In our case, we want to pad before the beginning of the data with the initial data value — which is just 0 when we have tapered from 0 — and after the end of the data with the final data value. The pad method for waveforms in the sxs module does this automatically. The only parameter is the amount of time to pad on each side. Here, because the data is already pretty much centered in the time domain, we will pad it symmetrically by $6000M$ on both sides:
h_padded = h_transitioned.pad((6000.0, 6000.0))
plt.plot(h_transitioned.t, h_transitioned.real, lw=3, label="windowed and tapered")
plt.plot(h_padded.t, h_padded.real, ls="--", label="padded")
plt.xlabel("Time")
plt.ylabel("Strain $h_+$")
plt.legend();
Line subtraction¶
As explained in the paper, the presence of memory invalidates the assumptions of the shift theorem, which forms the basis for the matched-filtering technique that is fundamental to gravitational-wave astronomy detection efforts. To work around this, we can remove a linear trend from the data. This is done by subtracting the line connecting the first and last points of the data. This is similar to the detrend operation frequently seen in signal processing, but not quite the same. Therefore, to avoid ambiguity, we call this operation "line subtraction".
h_line_subtracted = h_padded.line_subtraction()
plt.plot(h_padded.t, h_padded.real, lw=3, label="padded")

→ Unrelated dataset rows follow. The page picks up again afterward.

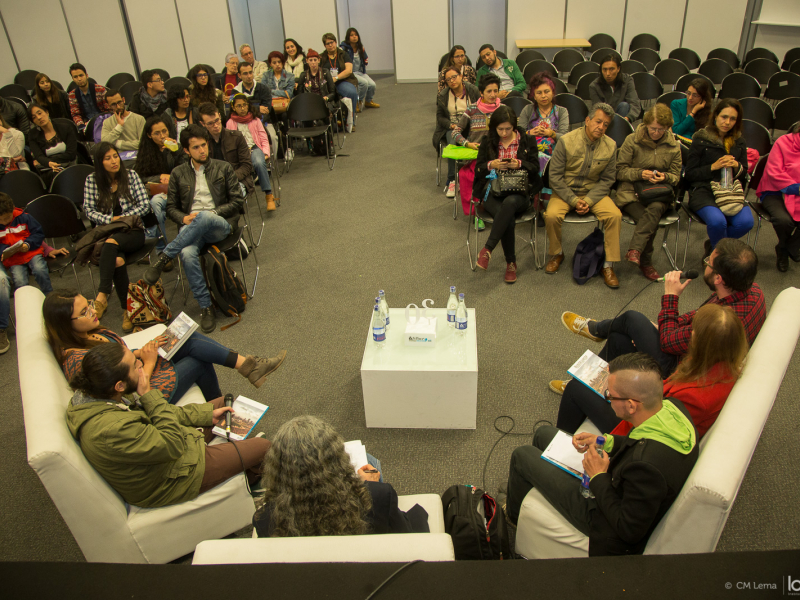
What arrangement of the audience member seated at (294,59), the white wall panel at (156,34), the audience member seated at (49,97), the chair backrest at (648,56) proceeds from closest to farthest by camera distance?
the audience member seated at (49,97) < the audience member seated at (294,59) < the chair backrest at (648,56) < the white wall panel at (156,34)

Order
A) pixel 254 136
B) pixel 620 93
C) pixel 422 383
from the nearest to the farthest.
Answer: pixel 422 383 < pixel 254 136 < pixel 620 93

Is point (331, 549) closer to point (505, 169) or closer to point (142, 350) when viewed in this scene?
point (142, 350)

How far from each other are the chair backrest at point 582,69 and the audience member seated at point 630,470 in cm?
671

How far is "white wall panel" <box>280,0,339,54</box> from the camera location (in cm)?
1020

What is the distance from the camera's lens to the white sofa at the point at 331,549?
1569 millimetres

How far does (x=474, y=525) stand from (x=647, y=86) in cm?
688

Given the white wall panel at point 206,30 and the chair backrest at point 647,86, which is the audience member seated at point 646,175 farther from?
the white wall panel at point 206,30

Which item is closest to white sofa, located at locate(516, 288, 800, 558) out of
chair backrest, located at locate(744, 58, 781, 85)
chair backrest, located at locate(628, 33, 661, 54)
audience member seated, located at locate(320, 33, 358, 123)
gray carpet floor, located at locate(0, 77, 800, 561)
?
gray carpet floor, located at locate(0, 77, 800, 561)

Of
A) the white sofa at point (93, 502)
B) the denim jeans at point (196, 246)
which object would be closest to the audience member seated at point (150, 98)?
the denim jeans at point (196, 246)

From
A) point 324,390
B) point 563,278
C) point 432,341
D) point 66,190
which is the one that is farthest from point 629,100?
point 66,190

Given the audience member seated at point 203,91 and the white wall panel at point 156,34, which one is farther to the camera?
the white wall panel at point 156,34

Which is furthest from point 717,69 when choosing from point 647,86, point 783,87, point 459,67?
point 459,67

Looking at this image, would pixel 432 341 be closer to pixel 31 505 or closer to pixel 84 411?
pixel 84 411

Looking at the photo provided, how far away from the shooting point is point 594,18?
9.86m
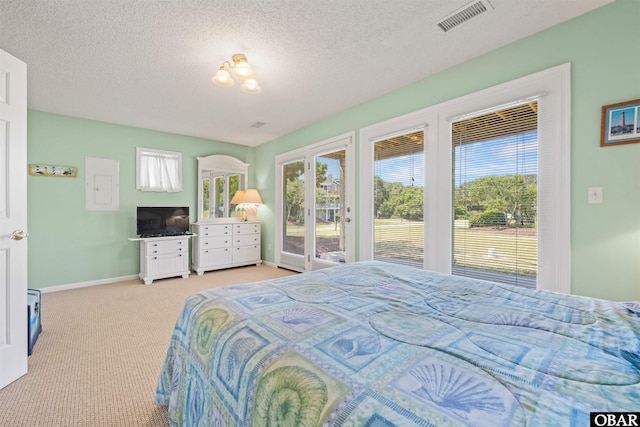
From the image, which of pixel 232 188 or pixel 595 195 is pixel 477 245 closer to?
pixel 595 195

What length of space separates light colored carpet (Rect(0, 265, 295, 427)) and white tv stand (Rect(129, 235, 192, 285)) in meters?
0.61

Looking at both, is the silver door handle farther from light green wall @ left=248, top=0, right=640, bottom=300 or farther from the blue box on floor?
light green wall @ left=248, top=0, right=640, bottom=300

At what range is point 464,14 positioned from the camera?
2.07 meters

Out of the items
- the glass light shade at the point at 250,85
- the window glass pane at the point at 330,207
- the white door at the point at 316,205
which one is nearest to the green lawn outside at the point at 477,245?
the white door at the point at 316,205

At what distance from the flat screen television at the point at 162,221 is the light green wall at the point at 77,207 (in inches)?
13.6

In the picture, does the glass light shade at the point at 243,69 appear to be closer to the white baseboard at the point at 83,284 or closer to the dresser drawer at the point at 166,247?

plt.plot(h_line_subtracted.t, h_line_subtracted.real, ls="--", label="line-subtracted")
plt.xlabel("Time")
plt.ylabel("Strain $h_+$")
plt.legend();
Putting it all together¶
As mentioned above, all of these steps can be performed at once by the preprocess method of waveforms loaded by the sxs package. Though the default values are slightly different from the ones chosen above, they are generally consistent.

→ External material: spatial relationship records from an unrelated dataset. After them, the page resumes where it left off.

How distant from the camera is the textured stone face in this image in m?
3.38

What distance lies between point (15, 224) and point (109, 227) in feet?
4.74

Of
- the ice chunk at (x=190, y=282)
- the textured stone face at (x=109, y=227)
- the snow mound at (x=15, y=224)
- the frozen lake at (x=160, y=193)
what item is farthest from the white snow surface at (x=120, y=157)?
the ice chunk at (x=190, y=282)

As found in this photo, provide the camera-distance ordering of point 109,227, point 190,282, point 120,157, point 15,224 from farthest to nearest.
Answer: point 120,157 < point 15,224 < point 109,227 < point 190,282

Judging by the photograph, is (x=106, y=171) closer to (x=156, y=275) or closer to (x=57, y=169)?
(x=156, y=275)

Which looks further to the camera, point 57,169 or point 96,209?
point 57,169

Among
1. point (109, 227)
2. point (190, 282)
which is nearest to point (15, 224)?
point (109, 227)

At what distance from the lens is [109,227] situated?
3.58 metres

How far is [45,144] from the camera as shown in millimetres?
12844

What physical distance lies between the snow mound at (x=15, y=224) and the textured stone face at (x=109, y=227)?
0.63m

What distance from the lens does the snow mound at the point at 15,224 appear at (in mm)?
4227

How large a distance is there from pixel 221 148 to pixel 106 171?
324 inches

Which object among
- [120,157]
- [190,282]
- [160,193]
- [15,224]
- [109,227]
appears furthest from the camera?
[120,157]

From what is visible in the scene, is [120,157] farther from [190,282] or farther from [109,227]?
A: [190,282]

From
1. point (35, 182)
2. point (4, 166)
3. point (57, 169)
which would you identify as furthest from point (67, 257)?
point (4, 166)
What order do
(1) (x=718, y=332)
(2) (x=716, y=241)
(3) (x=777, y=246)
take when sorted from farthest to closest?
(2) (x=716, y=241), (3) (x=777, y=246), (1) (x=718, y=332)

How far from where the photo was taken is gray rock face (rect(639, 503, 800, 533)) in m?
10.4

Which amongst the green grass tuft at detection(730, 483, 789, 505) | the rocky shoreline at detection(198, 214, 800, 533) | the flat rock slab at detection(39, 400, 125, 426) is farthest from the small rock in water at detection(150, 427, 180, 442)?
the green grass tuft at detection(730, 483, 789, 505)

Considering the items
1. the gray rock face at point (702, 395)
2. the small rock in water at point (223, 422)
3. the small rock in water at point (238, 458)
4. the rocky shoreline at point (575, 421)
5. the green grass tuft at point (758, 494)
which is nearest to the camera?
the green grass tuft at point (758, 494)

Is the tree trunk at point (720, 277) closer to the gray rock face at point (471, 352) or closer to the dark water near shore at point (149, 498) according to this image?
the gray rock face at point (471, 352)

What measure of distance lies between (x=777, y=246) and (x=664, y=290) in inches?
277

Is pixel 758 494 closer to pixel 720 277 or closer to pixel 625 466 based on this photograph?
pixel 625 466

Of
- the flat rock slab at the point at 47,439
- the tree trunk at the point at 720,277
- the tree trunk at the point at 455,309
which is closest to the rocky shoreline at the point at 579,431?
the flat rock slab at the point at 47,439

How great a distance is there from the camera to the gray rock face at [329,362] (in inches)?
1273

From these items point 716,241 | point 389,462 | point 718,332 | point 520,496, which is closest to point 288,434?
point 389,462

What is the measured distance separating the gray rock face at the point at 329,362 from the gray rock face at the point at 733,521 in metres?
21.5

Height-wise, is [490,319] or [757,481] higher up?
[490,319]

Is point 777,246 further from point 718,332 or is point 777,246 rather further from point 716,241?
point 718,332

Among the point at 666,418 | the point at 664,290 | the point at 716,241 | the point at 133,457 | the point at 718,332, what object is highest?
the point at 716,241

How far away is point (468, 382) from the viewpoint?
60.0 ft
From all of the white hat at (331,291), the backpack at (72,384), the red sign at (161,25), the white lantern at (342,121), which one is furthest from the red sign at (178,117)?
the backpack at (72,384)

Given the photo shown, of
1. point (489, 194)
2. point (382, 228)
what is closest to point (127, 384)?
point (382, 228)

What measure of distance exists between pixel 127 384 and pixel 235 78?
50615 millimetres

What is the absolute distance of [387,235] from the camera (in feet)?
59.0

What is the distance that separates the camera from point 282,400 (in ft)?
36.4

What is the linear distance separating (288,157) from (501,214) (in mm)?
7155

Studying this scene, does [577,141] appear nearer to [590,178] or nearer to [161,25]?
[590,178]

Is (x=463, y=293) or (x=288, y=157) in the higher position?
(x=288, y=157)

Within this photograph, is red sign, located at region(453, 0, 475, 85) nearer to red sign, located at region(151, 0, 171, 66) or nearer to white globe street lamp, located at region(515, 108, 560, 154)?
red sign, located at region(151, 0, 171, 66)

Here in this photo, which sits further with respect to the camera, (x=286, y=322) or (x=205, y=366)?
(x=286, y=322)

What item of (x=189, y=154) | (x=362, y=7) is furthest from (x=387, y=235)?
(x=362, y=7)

h_preprocessed = w.preprocess(evaluate_directions=(θ, ϕ))
plt.plot(h.t, h.real, lw=3, label="original data")
plt.plot(h_preprocessed.t, h_preprocessed.real, ls="--", label="pre-processed")
plt.xlabel("Time")
plt.ylabel("Strain $h_+$")
plt.legend();
The pre-processed signal may look pretty strange, but it has two very important features: the signal is periodic, and the signal is smooth. As explained in the paper, this results in frequency-domain data that more accurately reflects the true physical signal. But these features would not be present with standard signal-processing techniques.